> _Rows_
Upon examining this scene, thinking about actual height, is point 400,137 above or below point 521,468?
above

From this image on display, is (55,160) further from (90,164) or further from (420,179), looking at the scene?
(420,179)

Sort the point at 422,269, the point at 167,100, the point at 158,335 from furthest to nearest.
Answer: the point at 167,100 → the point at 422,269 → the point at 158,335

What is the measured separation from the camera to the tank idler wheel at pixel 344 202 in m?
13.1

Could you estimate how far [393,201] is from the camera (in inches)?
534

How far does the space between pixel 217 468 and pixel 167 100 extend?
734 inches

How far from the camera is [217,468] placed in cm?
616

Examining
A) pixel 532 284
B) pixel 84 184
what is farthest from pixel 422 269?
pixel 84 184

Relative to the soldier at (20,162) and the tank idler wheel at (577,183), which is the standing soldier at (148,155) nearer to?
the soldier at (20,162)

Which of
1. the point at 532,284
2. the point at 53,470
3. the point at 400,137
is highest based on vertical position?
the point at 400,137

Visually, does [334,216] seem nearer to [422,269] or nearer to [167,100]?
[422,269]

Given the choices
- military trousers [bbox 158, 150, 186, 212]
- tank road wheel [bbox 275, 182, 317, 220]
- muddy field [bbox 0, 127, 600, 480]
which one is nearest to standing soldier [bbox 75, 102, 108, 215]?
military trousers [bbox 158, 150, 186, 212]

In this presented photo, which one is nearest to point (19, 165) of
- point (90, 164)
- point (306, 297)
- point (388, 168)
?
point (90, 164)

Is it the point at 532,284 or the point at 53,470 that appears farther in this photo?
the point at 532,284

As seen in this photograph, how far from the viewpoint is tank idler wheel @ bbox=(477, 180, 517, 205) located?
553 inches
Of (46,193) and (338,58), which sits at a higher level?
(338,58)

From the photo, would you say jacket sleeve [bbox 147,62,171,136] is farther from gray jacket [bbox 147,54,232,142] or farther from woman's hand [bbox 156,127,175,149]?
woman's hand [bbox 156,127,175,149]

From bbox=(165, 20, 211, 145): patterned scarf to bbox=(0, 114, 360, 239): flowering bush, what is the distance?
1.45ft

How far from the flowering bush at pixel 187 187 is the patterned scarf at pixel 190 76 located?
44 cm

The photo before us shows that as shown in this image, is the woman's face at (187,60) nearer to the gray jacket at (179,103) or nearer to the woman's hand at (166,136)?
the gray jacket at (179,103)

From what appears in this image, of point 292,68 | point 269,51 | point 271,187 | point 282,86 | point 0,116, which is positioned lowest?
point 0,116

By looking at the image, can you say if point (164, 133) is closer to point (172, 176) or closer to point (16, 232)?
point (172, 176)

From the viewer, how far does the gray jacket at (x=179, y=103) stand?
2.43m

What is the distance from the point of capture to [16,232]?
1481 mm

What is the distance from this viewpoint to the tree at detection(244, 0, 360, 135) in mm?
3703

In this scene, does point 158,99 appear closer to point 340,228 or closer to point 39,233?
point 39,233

> _Required work_
Copy out every line of the items above, requests included, beginning at the line that contains "From what appears" and stopping after the last line of the items. Multiply each number in the answers (the coordinates and distances) by 0.65, and round each result to as many decimal places as the original had, with halves rounded up.

> _Task answer_
From what appears in this image, of point 292,68 | point 269,51 | point 271,187 | point 282,86 | point 0,116, which is positioned lowest?
point 0,75

By looking at the image, can you say if point (164, 133) is closer to point (172, 176) or closer to point (16, 232)?
point (112, 114)

From the viewer, how far does the gray jacket at (x=179, y=103) stand?
1.58m

What is the distance from the point of capture to [16,232]?
963 mm

What is the distance from this viewpoint to the tree at detection(244, 0, 360, 135) in mm?
2407

In this scene, does point 158,99 appear closer to point 340,228 or closer to point 39,233?
point 25,151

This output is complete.